Decades of advancements in topical formulations mean opportunities to improve the appearance of the skin remain endless. “Medicine has made so many advancements in the last decades that that’s in people’s mind, but [see it similarly] for aging and for aging skin,” Dr DeHaven adds. “If there was one mechanism that caused aging skin, we’d only need one ingredient, or one product, to make skin look younger. And it’s not possible. We’re still at the point where we’re saying skin aging is multifactorial. That’s why I say the best thing is to have devices plus topicals.”

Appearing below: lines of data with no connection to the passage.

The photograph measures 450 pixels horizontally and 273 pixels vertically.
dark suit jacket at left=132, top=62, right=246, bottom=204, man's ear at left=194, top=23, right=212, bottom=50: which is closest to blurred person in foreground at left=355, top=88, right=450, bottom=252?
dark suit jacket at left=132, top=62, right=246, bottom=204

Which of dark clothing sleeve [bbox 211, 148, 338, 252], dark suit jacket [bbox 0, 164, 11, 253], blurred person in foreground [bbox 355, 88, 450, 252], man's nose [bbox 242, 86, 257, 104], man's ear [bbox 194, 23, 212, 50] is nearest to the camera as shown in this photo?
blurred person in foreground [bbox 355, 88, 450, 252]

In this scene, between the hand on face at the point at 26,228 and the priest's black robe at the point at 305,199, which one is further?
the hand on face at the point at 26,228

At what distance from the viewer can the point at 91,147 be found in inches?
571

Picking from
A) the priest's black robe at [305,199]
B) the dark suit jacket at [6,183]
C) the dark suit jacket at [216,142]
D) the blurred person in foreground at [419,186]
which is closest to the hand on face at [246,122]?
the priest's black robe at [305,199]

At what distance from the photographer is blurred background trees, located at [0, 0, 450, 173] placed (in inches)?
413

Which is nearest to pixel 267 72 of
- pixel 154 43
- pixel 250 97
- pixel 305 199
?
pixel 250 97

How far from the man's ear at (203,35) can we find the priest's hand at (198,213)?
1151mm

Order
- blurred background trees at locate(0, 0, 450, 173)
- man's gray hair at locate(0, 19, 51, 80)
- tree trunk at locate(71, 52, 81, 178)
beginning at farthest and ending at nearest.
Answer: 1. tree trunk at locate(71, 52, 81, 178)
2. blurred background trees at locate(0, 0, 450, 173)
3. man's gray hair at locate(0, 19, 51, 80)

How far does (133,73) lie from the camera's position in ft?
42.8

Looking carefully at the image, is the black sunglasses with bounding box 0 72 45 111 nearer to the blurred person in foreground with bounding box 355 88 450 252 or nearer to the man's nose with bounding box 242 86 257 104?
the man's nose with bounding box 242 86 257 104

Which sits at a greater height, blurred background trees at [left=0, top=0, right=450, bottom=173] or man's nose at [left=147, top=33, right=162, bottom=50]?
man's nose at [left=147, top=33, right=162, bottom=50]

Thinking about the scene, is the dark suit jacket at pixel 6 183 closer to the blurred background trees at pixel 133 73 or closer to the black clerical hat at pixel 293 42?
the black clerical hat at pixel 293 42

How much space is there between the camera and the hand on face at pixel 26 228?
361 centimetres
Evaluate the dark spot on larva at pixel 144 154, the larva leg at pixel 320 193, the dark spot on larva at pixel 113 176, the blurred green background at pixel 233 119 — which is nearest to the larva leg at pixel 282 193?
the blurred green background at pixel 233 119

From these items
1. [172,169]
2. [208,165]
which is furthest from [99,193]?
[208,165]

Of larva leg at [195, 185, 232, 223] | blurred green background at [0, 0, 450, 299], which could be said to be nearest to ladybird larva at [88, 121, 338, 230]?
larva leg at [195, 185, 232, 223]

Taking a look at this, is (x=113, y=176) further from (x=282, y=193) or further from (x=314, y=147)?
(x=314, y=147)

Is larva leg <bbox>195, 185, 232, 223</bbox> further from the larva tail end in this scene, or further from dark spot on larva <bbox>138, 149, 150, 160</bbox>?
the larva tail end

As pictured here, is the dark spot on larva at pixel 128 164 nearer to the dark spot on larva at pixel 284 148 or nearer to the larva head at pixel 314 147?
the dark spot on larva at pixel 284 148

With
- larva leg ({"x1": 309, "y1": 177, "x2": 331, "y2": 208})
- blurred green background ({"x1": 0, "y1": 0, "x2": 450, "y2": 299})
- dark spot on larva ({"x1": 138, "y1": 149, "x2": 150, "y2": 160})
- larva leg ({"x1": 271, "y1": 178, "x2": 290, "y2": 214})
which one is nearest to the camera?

Dr DeHaven hints at a vitamin C analog she’s particularly excited about, with signs it could lead to a huge boost in skin’s collagen production. She admits, “It’s tough for the consumer. How can they determine what products have the best ingredients?” Her advice? “Find a good skincare professional that you trust, who does that for you and whose advice you are comfortable with. That’s probably the best advice for most consumers.”